Open alex297 opened 4 years ago

alex297 commented 4 years ago

Dear Alan, I am very new to the rhythms analysis, going to try BooteJTK on my data. I have a question about the example file example/TestInput4_OTHERTEXT_boot10-rep2_GammaP.txt. Why the empiric p values (column "empP") are higher then BH-corrected p values (column "GammaBH")?
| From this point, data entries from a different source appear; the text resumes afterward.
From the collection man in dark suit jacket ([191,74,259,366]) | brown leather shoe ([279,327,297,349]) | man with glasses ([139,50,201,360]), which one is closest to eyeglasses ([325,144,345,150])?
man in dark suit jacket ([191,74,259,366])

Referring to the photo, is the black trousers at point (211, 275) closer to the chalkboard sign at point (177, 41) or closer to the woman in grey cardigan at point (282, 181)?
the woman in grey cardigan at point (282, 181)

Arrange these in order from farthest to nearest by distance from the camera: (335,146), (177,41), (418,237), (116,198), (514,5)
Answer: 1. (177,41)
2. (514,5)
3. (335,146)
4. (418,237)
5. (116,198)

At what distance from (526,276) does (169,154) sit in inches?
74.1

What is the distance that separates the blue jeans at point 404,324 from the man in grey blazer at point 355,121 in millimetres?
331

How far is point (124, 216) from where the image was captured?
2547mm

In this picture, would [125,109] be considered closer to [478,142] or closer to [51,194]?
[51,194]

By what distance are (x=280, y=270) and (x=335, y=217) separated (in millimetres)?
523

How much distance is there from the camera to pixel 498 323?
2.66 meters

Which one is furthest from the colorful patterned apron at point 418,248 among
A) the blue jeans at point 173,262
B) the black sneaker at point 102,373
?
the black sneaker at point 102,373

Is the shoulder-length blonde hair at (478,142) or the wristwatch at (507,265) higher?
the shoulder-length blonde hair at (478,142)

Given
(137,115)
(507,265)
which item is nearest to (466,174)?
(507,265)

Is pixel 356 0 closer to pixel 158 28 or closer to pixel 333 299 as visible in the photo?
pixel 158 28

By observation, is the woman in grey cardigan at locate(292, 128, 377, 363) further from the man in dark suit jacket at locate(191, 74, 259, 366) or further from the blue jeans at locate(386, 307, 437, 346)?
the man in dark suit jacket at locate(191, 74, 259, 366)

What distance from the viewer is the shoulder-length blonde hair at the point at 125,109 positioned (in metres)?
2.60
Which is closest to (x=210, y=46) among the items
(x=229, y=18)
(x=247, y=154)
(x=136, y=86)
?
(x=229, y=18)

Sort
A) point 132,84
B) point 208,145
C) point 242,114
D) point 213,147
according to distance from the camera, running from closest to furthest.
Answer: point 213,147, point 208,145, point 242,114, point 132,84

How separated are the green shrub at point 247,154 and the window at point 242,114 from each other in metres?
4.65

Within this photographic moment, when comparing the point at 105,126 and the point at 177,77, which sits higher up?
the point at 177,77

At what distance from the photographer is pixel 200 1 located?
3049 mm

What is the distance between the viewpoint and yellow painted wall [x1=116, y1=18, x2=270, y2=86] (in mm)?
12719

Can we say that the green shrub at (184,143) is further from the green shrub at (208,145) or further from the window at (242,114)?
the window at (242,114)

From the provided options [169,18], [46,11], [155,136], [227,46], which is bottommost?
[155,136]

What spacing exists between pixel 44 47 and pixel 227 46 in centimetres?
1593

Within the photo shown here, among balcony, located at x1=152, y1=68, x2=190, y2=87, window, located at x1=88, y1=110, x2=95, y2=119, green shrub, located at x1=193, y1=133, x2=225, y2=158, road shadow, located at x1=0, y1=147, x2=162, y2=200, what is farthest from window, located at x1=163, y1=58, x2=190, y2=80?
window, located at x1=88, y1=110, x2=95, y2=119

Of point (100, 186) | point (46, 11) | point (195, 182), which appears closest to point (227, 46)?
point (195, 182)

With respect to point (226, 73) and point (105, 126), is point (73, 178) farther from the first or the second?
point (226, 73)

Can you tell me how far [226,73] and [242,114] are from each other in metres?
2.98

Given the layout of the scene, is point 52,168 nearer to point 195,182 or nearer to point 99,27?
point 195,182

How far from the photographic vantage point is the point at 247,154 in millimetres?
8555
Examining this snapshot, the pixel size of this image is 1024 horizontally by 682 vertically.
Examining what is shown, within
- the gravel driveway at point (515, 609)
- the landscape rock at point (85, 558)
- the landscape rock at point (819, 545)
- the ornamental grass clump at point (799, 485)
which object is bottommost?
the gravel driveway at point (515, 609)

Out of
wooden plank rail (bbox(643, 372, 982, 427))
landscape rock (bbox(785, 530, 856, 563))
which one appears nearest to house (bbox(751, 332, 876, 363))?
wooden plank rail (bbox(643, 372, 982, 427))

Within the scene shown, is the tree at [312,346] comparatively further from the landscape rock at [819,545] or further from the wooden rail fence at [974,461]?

Best regards Alex

alanlhutchison commented 4 years ago

Hi Alex,

Thanks for the question, and welcome to the field.

The BH-corrected p-values are lower than the empP because the p-values that come from comparing (via Kendall's Tau) different waveforms against the same signal are correlated.

This means that the Benjamini-Hochberg process, which is only supposed to be used on independent p-values, is inappropriate to use in this case.

See https://www.biorxiv.org/content/10.1101/118547v1.full for more detail on this.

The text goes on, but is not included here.